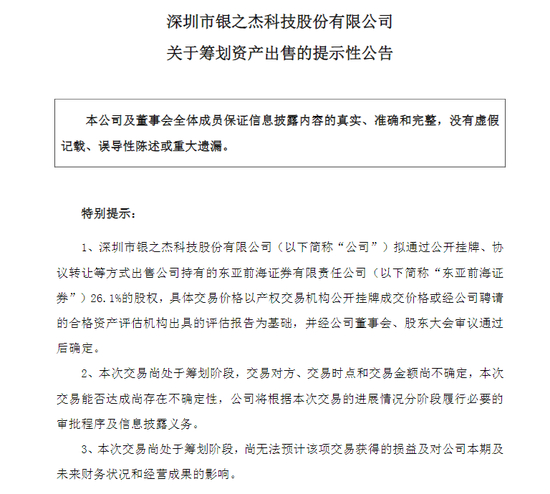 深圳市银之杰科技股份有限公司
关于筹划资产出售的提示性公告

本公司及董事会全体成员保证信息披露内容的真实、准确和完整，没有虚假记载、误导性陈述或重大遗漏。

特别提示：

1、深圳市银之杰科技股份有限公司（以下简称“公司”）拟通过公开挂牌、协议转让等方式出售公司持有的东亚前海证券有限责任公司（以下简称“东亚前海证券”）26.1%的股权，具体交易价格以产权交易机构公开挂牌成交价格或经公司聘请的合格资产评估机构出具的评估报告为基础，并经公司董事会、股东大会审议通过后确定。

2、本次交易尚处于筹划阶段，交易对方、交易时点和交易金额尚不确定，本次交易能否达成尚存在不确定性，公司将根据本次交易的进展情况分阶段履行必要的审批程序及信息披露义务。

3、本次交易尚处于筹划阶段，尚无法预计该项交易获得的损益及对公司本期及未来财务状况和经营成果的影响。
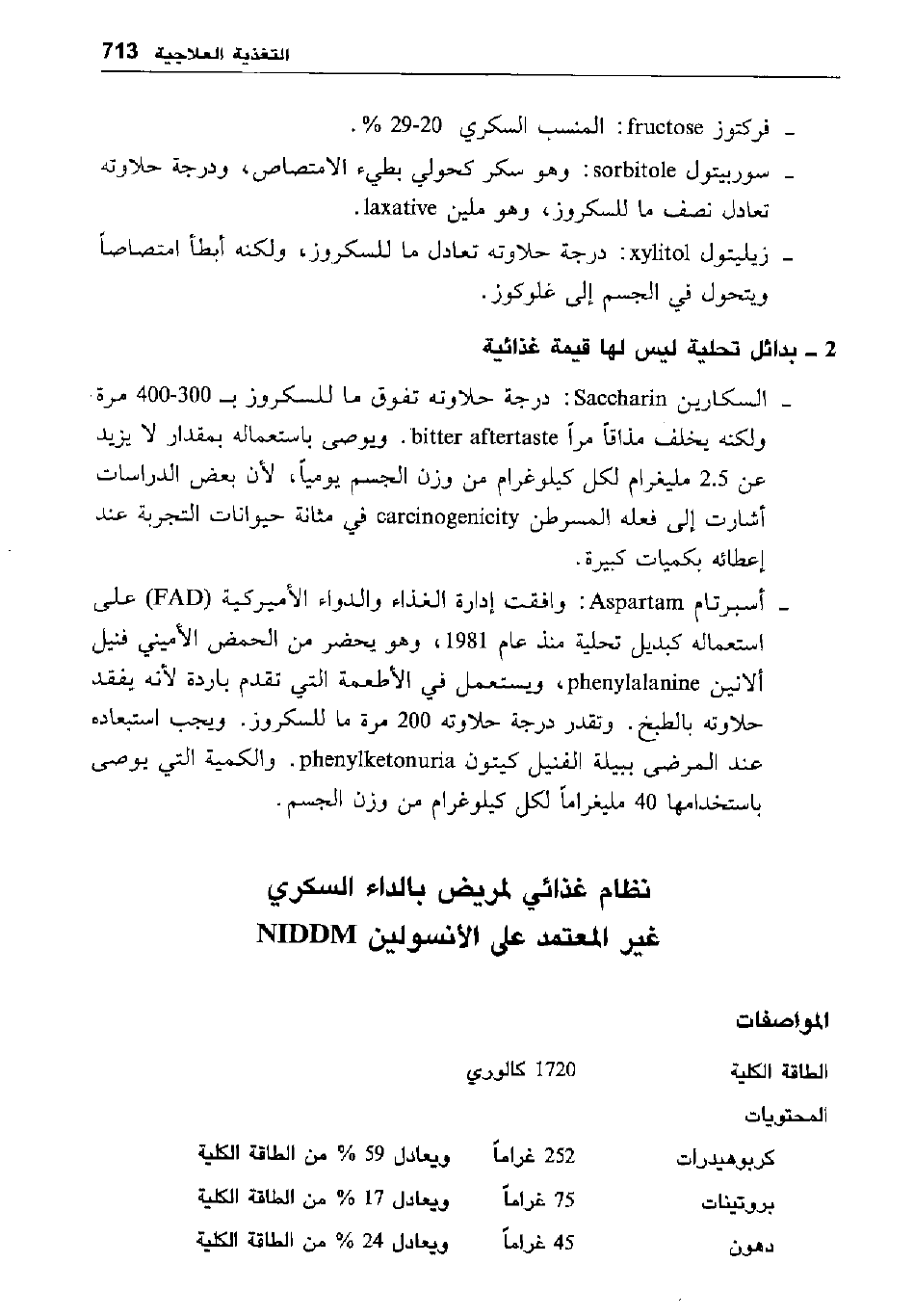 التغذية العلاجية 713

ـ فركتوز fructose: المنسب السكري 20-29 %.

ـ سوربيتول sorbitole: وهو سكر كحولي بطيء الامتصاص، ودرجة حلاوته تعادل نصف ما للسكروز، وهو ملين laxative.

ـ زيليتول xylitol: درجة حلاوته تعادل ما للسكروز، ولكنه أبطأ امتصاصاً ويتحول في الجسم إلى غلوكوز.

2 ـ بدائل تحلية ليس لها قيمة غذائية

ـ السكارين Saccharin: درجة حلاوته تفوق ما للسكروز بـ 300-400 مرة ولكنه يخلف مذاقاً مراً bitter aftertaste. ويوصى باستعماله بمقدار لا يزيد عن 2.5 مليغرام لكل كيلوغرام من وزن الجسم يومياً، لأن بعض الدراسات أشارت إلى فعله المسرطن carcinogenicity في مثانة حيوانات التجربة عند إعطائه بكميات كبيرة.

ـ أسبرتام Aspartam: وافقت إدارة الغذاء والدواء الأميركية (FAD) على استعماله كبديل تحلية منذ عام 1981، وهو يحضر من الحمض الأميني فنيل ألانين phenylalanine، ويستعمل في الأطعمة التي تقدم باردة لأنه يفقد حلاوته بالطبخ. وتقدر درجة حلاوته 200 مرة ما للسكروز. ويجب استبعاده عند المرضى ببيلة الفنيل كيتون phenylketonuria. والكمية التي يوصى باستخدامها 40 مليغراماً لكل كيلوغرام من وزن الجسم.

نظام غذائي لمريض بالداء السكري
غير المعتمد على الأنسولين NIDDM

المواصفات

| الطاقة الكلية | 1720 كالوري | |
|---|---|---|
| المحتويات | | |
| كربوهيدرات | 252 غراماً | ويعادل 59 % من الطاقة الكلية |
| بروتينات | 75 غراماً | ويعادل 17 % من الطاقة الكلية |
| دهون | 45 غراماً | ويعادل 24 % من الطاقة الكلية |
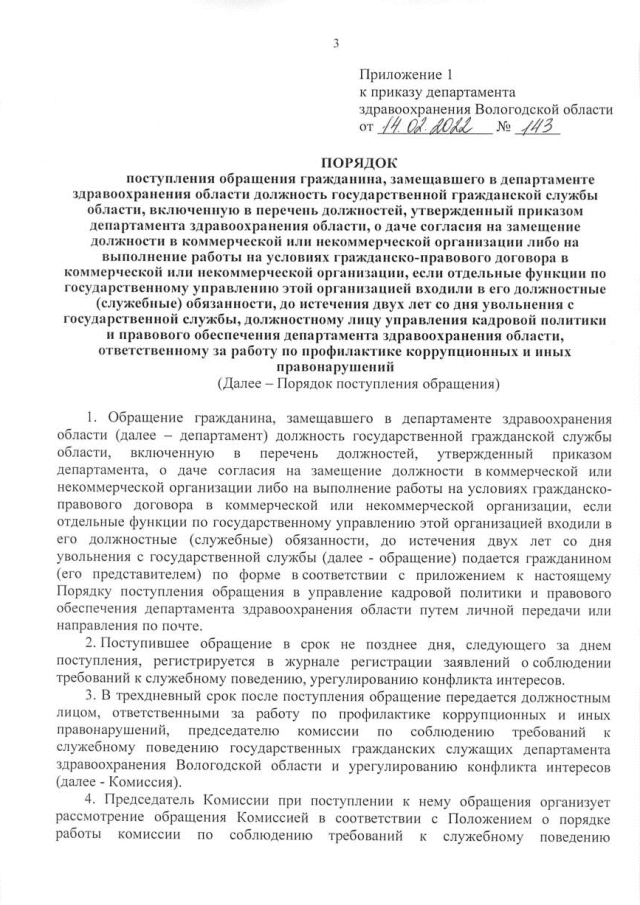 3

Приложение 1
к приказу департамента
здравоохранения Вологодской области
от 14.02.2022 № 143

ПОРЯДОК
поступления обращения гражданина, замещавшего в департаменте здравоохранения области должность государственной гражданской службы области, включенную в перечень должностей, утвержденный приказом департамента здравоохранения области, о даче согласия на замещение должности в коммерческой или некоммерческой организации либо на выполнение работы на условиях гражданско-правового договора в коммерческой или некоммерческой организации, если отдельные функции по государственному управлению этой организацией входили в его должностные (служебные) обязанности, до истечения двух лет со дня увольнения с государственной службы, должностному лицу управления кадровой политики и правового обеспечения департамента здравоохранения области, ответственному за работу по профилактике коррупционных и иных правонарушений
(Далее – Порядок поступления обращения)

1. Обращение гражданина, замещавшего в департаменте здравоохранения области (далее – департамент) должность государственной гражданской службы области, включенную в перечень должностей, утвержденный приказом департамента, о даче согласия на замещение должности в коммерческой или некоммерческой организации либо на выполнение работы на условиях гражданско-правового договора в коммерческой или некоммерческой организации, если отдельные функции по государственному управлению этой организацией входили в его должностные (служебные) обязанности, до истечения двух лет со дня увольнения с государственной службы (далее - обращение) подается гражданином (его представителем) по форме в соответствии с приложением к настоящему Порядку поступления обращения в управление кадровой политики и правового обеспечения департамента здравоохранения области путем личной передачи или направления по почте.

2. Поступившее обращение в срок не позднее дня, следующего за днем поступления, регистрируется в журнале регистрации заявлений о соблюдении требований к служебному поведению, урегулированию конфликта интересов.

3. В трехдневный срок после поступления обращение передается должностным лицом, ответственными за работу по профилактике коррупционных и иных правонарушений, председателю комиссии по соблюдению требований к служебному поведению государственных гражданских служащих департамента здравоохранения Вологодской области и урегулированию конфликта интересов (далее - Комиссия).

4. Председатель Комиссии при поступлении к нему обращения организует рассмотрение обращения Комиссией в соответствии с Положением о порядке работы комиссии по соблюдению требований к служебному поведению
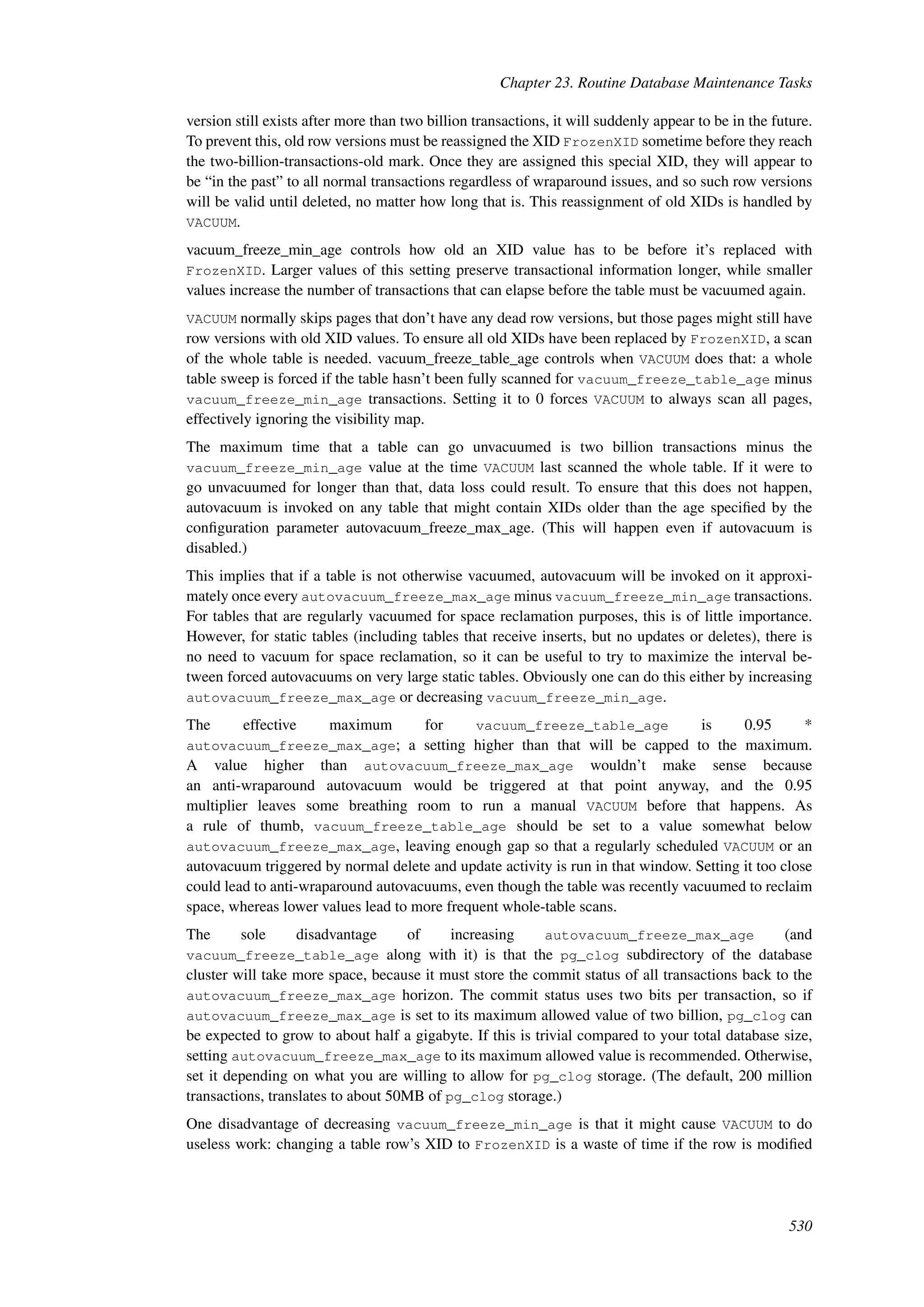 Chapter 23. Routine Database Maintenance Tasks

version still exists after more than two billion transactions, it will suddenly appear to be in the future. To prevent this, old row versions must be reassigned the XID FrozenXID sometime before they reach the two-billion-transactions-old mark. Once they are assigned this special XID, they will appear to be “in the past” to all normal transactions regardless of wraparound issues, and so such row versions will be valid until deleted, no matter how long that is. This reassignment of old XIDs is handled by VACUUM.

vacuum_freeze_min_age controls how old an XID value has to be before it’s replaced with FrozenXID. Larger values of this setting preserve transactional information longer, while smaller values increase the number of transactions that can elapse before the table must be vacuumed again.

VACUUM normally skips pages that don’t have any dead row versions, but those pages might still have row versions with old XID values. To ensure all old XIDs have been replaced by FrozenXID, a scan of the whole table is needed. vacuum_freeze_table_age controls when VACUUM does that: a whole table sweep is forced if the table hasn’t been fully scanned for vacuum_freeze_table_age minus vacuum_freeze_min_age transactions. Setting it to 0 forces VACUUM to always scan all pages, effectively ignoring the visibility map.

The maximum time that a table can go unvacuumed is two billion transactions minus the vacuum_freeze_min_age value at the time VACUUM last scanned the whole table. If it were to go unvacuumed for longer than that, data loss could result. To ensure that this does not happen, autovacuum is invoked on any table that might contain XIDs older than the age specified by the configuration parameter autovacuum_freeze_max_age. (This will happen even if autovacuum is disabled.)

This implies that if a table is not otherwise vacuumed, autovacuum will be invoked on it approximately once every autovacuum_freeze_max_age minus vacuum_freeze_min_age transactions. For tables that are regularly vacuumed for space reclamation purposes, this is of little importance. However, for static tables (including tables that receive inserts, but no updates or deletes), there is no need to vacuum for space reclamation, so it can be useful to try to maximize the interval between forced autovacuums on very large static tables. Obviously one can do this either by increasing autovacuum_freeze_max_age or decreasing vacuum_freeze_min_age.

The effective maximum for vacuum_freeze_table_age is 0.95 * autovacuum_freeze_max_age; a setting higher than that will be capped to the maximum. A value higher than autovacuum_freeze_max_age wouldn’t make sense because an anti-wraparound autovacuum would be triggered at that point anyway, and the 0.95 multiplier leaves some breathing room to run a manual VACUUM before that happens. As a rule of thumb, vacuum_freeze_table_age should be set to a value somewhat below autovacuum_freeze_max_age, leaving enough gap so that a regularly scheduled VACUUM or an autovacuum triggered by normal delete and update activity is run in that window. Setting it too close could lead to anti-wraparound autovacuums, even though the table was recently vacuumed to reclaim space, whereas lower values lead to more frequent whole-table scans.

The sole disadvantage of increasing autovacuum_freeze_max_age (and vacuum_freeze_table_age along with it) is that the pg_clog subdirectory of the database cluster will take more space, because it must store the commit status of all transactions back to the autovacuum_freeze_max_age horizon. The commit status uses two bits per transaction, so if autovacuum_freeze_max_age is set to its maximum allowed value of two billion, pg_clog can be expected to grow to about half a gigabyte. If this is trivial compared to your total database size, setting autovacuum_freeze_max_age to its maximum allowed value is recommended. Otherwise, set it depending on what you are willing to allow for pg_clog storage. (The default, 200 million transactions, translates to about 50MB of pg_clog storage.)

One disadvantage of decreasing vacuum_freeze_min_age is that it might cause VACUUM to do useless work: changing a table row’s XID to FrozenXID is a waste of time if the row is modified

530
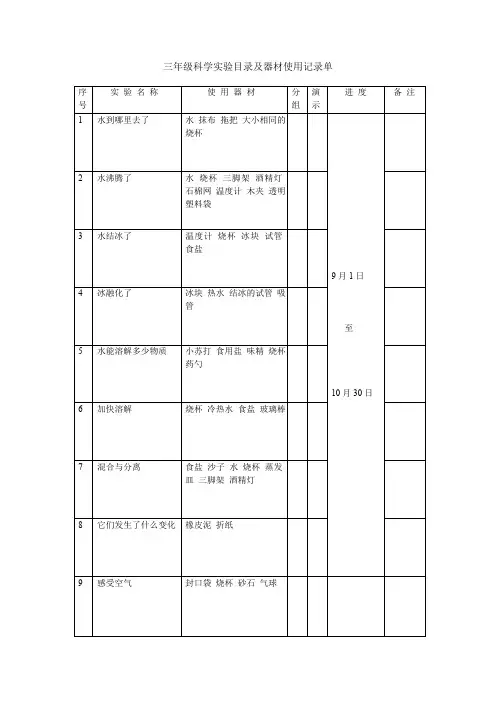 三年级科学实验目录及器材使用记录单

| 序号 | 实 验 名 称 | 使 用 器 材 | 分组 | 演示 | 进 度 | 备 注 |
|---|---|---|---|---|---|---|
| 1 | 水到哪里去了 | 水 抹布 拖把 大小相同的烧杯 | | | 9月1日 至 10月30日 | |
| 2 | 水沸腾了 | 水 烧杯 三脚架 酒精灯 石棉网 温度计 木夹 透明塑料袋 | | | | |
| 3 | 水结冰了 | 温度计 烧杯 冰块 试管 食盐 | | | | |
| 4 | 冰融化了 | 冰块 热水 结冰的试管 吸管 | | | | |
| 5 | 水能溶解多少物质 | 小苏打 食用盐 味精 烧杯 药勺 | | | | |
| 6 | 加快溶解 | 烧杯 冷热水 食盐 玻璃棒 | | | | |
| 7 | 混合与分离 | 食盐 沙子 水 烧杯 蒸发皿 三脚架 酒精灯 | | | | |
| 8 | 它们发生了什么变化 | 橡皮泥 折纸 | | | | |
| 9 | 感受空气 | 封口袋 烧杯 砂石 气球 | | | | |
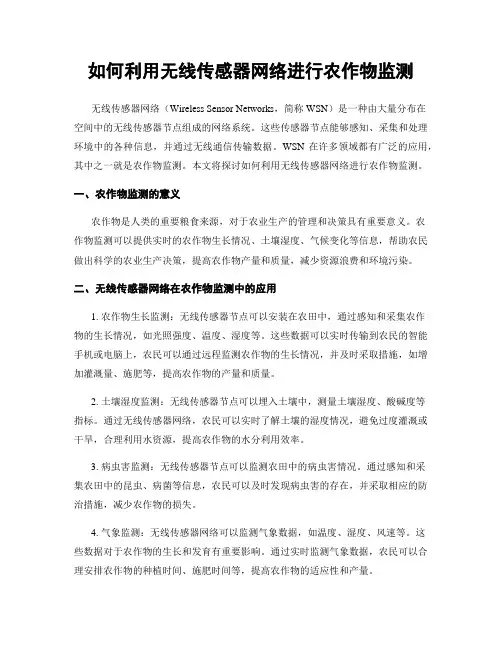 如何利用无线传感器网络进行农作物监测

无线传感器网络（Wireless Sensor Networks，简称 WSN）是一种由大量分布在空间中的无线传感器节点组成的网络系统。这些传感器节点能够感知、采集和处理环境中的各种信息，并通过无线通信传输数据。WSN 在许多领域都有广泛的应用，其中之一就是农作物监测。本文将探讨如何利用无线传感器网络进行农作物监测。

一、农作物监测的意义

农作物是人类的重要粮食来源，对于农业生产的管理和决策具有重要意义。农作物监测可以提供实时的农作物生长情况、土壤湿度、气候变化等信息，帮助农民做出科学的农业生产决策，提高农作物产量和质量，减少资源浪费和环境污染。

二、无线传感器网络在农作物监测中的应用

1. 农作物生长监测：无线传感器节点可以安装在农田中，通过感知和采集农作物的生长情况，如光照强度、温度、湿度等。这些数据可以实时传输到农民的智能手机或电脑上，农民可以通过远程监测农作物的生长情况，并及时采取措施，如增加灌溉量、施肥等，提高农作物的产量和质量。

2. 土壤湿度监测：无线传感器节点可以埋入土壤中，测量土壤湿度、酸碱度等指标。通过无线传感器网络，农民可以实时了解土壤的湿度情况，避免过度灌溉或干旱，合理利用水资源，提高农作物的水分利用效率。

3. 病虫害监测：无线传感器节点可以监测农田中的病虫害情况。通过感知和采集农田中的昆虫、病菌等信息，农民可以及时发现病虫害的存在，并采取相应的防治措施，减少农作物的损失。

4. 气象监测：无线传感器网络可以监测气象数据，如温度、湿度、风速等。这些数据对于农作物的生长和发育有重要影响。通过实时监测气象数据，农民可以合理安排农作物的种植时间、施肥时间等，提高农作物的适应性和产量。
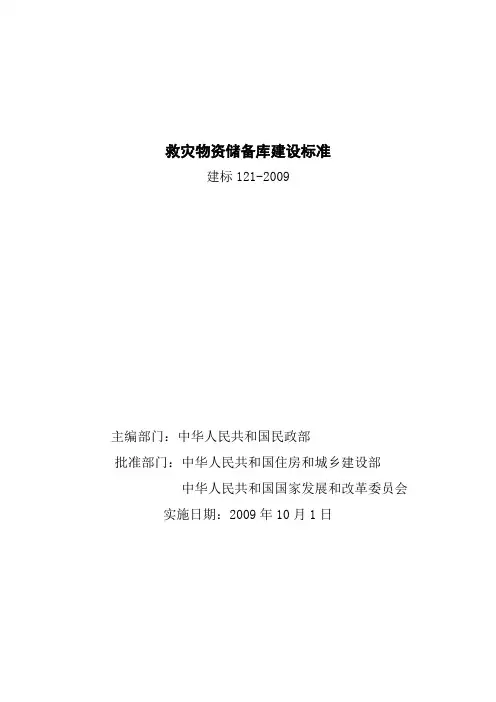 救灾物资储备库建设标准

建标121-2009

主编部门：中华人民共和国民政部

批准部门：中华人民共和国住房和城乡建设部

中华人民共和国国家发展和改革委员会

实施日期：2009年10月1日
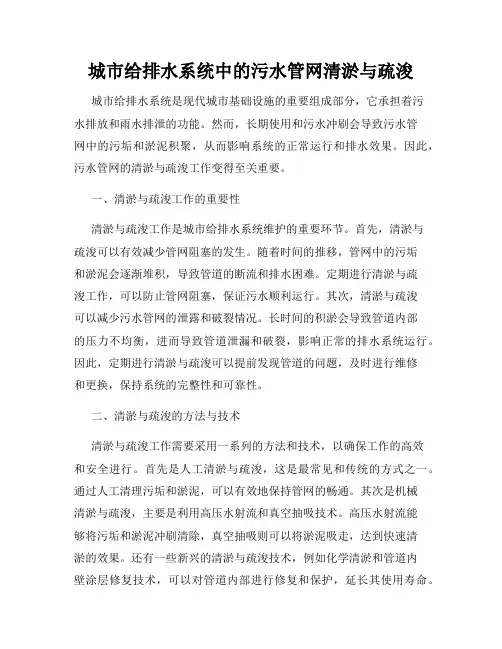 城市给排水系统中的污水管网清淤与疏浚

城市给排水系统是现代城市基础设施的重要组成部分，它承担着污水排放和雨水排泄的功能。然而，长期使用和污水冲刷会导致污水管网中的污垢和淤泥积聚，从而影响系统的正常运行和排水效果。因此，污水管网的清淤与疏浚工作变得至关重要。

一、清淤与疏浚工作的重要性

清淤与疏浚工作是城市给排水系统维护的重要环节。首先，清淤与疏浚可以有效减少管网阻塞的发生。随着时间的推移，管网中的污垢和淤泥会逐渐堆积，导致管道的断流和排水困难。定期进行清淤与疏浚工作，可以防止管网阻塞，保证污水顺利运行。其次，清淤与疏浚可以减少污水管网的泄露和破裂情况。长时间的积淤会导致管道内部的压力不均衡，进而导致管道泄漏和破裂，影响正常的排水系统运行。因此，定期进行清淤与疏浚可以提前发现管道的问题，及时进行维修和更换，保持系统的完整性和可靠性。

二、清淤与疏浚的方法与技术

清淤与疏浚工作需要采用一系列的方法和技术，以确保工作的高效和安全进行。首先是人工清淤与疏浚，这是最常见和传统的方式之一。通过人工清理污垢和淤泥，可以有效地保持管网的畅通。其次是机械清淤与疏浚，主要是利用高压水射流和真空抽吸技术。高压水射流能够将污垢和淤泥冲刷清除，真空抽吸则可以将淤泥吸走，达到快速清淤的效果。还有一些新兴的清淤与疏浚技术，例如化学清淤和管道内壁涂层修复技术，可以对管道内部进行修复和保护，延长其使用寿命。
----------
WORK ORDER
Show the lines of the material that contain the word "правового".

RESULT
поступления обращения гражданина, замещавшего в департаменте здравоохранения области должность государственной гражданской службы области, включенную в перечень должностей, утвержденный приказом департамента здравоохранения области, о даче согласия на замещение должности в коммерческой или некоммерческой организации либо на выполнение работы на условиях гражданско-правового договора в коммерческой или некоммерческой организации, если отдельные функции по государственному управлению этой организацией входили в его должностные (служебные) обязанности, до истечения двух лет со дня увольнения с государственной службы, должностному лицу управления кадровой политики и правового обеспечения департамента здравоохранения области, ответственному за работу по профилактике коррупционных и иных правонарушений
1. Обращение гражданина, замещавшего в департаменте здравоохранения области (далее – департамент) должность государственной гражданской службы области, включенную в перечень должностей, утвержденный приказом департамента, о даче согласия на замещение должности в коммерческой или некоммерческой организации либо на выполнение работы на условиях гражданско-правового договора в коммерческой или некоммерческой организации, если отдельные функции по государственному управлению этой организацией входили в его должностные (служебные) обязанности, до истечения двух лет со дня увольнения с государственной службы (далее - обращение) подается гражданином (его представителем) по форме в соответствии с приложением к настоящему Порядку поступления обращения в управление кадровой политики и правового обеспечения департамента здравоохранения области путем личной передачи или направления по почте.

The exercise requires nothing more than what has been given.